Viviendo en Sant’Ambrogio, pronto me di cuenta de que estaba en uno de los barrios más auténticos de la ciudad. Las calles están llenas de mercados, cafés y rincones escondidos donde se reúnen los locales. A la vuelta de la esquina encontré un pequeño bar donde podía practicar mi italiano con los florentinos, algo mucho más valioso que cualquier libro de texto. La elección de alojamiento de AEF me colocó justo en el corazón de Florencia, y en pocos días el barrio ya se sentía como mío.

Una de las cosas que más admiro de AEF es que el aprendizaje no se detiene en la puerta del aula. En mi primera semana participé en una cata de vinos organizada por la escuela. Empezamos en la Piazza della Signoria, donde recibimos una breve introducción a la historia de Florencia y sus grandes artistas. Luego caminamos juntos hasta un pequeño enoteca en el centro de la ciudad. Copa tras copa, aprendimos no solo sobre los vinos toscanos, sino también sobre las tradiciones que los hacen tan especiales. Acompañados de embutidos y quesos locales, la velada fue tan educativa como deliciosa.

Al final de la primera semana me sorprendió lo rápido que Florencia se sentía como casa. Las clases en AEF eran dinámicas, los profesores accesibles y el ambiente muy motivador. Los días pasaban volando, prueba de lo mucho que estaba disfrutando del proceso. Fuera de clase, las actividades extracurriculares creaban constantes oportunidades para conectar. Ya fuera un aperitivo, una noche de baile o una cena tranquila con nuevos amigos, nunca me sentí un extraño.
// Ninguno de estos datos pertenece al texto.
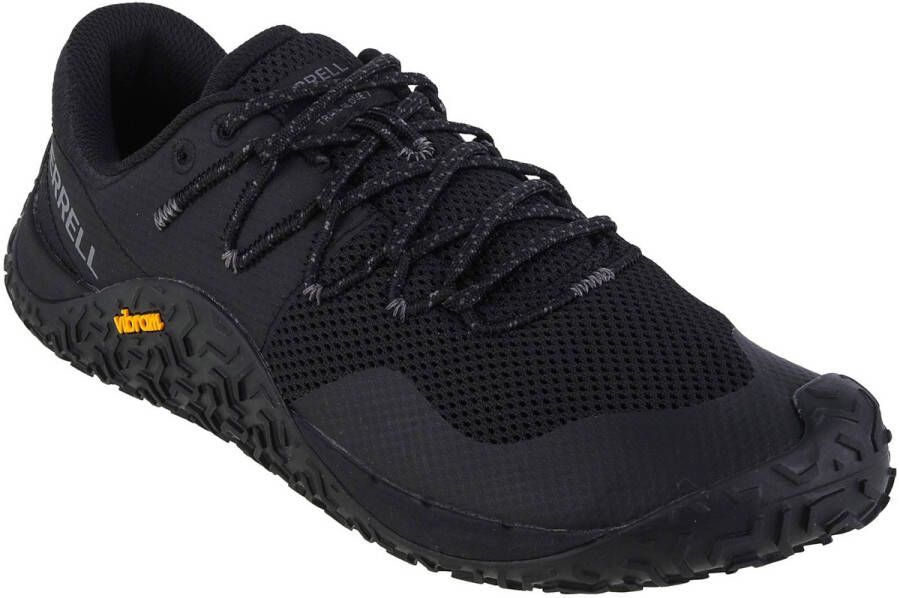 Merrell Hardloopschoenen Trail Glove 7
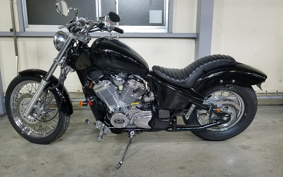 HONDA STEED400 1994 NC26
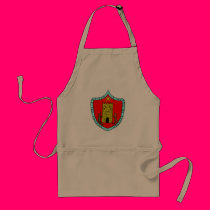 antigua aprons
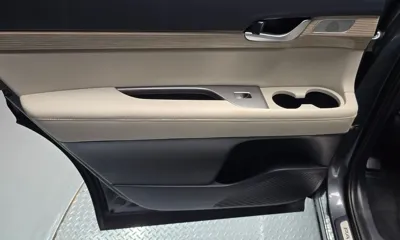 Hyundai Palisade 2022, 77798 км, за 25900000 KRW - фото 25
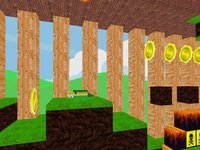 Voxel Platform Craft screenshot, image №1755702 - RAWG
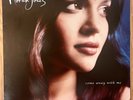 Come Away With Me by Norah Jones, 2004 Vinyl LP from Blue Note Records. NM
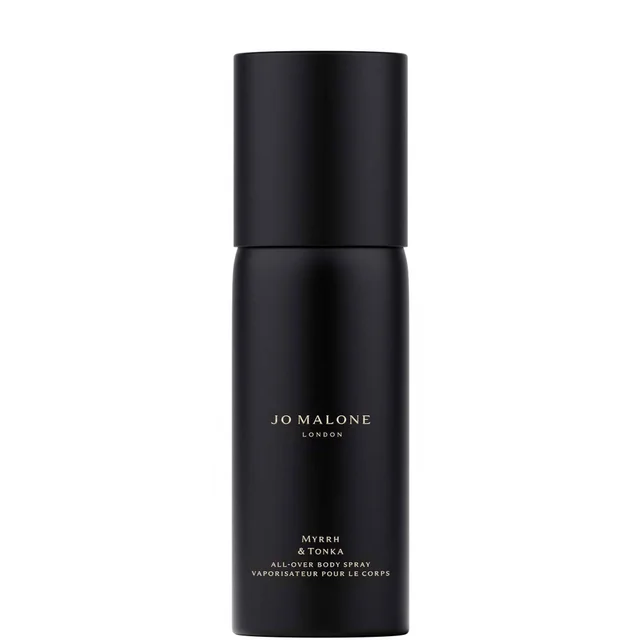 Jo Malone London Myrrh & Tonka All Over Body Spray 125ml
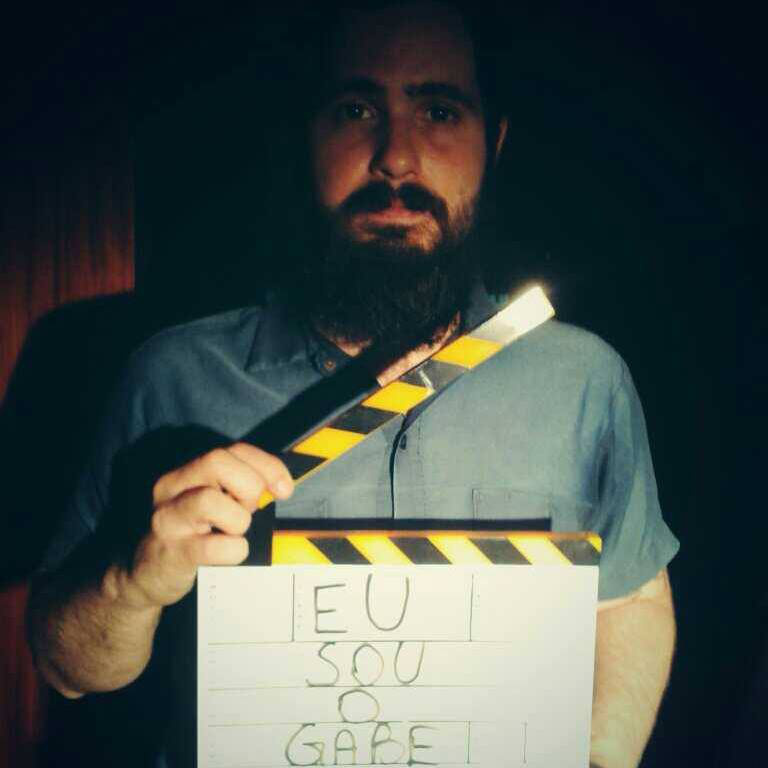 Eu Sou o Gabe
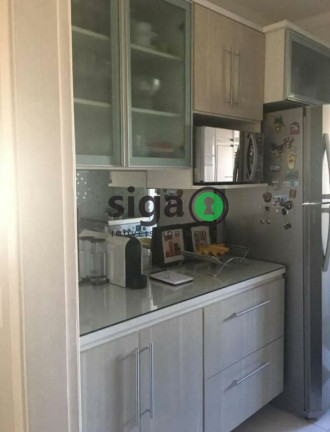 Imagem Apartamento com 2 Quartos para Alugar, 83 m² em Chácara Santo Antônio (zona Sul) - São Paulo Imagem Apartamento com 2 Quartos para Alugar, 83 m² em Chácara Santo Antônio (zona Sul) - São Paulo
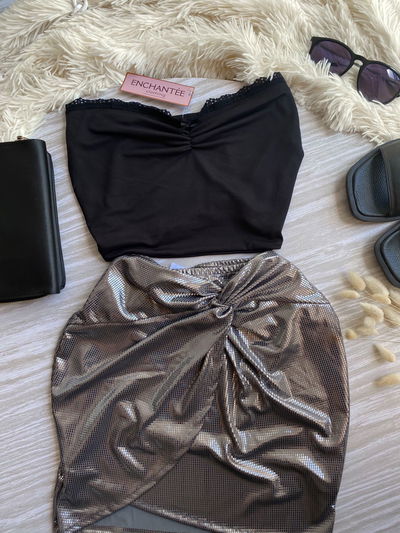 POLLERA LEONOR
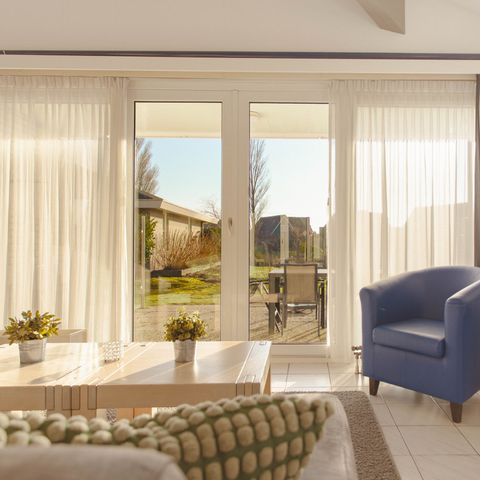 Bungalow 6 persons - Star Comfort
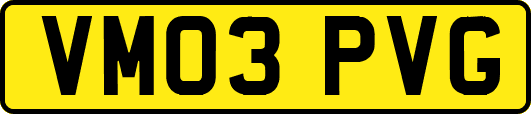 VM03PVG
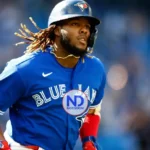 Guerrero Jr. apuesta a contacto y paciencia sobre poder en MLB
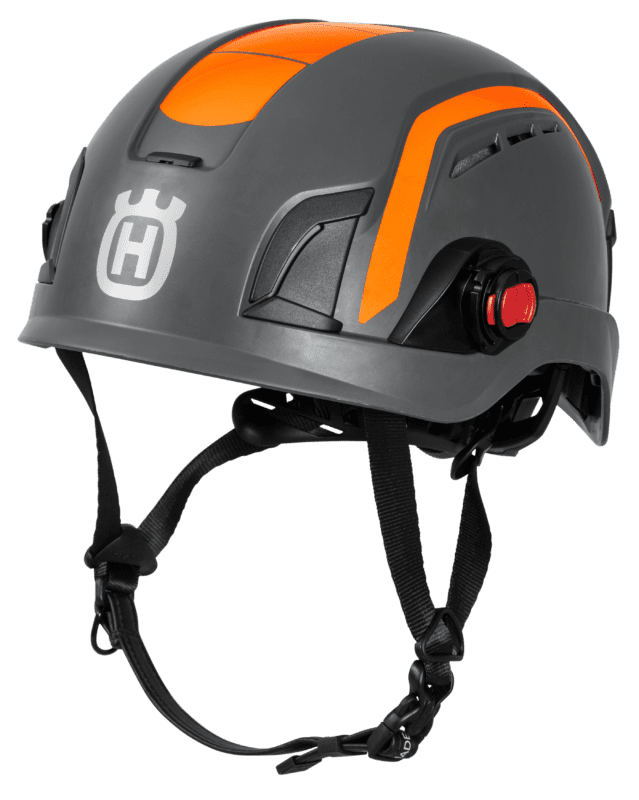 Husqvarna Arborist Helmet, Spire Vent X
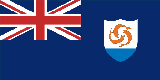 Flag of Anguilla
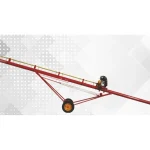 ⌀16.5/(10200mm) Diesel Engine Driven Agricultural Auger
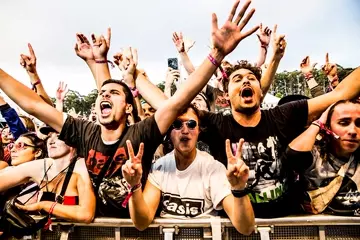 Pic by Lucinda Goodwin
Es difícil creer cuánto pasó en solo una semana. Llegué a Florencia con la esperanza de mejorar mi italiano, pero ya veo que AEF ofrece mucho más: una comunidad, una experiencia cultural y la oportunidad de sentirme realmente conectado con esta hermosa ciudad. Si los primeros días son una muestra, los próximos meses serán transformadores.